- Interactive map of Takarazuka Kofun
- 35°20′21″N 132°44′00″E﻿ / ﻿35.33917°N 132.73333°E
- Type: Kofun
- Periods: Kofun period
- Location: Izumo, Shimane, Japan
- Region: San'in region

History
- Built: c.6th century

Site notes
- Public access: Yes (no facilities)

= Takarazuka Kofun (Izumo) =

The Takarazuka Kofun (宝塚古墳) is a Kofun period burial mound, located in the Shimogoshi-cho neighborhood of the city of Izumo, Shimane in the San'in region of Japan. The tumulus was designated a National Historic Site of Japan in 1931. It is believed to have been built in the middle of the 6th century, or towards the end of the Kofun period. It is also called the Ippo-zuka (一保塚).

==Overview==
The Takarazuka Kofun is located on the natural embankment of the Kando River, surrounded by paddy fields and 100 meters east of Izumonishi High School. Much of the tumulus has been lost, to the extent that the ceiling stone of the burial chamber is exposed, so the original shape and size of the tumulus is uncertain. Fragments of cylindrical haniwa have been found in the vicinity. The burial chamber has an opening to the south, and is 3.6 meters deep, 2.1 meters wide, and 2.5 meters high. Cut tuff stone is used for the wall stones, the back wall is a single stone, the east wall of the side wall is two-tiered with large stones in the lower part, and the west wall is two-tiered with large stones in the back, while the front side is a stone wall.

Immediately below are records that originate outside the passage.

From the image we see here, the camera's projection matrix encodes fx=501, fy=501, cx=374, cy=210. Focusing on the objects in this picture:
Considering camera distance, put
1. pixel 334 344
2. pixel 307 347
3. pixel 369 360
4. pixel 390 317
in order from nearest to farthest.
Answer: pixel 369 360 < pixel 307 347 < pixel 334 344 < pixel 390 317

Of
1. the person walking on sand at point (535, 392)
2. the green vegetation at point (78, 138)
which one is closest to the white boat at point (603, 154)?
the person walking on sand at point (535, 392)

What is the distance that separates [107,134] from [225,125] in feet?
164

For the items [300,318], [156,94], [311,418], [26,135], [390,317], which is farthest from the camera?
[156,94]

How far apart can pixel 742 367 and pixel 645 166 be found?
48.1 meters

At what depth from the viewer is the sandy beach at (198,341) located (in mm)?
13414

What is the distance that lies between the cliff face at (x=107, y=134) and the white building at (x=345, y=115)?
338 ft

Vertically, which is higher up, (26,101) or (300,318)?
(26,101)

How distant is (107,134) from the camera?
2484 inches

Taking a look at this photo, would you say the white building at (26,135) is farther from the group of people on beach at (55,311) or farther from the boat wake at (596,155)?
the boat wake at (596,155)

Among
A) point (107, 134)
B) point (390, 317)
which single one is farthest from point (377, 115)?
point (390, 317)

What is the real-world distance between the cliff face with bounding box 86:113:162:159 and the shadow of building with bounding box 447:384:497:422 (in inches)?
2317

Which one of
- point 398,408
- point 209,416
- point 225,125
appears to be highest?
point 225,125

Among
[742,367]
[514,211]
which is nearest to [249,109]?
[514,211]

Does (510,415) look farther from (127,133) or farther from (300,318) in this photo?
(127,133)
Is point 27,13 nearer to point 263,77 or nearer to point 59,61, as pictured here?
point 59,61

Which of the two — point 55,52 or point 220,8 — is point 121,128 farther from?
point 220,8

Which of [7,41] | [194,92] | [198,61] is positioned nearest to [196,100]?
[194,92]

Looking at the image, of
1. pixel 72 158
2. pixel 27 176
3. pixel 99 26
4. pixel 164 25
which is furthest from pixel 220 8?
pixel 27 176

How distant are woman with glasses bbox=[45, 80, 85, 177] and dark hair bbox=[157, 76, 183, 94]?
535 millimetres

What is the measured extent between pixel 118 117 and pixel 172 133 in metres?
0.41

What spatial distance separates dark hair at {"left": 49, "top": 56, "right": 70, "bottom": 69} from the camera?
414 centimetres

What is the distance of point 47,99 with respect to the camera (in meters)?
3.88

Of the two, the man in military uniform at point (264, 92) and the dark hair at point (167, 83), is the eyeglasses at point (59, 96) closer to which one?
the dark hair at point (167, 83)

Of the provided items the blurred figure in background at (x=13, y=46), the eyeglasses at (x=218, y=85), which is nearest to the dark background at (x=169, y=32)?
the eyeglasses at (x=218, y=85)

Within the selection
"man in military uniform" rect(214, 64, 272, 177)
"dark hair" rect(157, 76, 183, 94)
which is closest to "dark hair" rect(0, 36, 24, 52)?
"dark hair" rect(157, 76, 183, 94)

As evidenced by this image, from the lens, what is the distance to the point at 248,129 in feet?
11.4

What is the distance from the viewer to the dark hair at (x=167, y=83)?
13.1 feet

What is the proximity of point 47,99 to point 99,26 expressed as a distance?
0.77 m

It contains a house-shaped sarcophagus. The burial chamber has been open since antiquity, so only a few iron arrowheads have been recovered as grave goods. It is estimated to have been built in the latter half of the 6th century, judging from the structure of the stone chamber.

The tumulus is about four kilometers (ten minutes by car) from Izumoshi Station on the JR West San'in Main Line.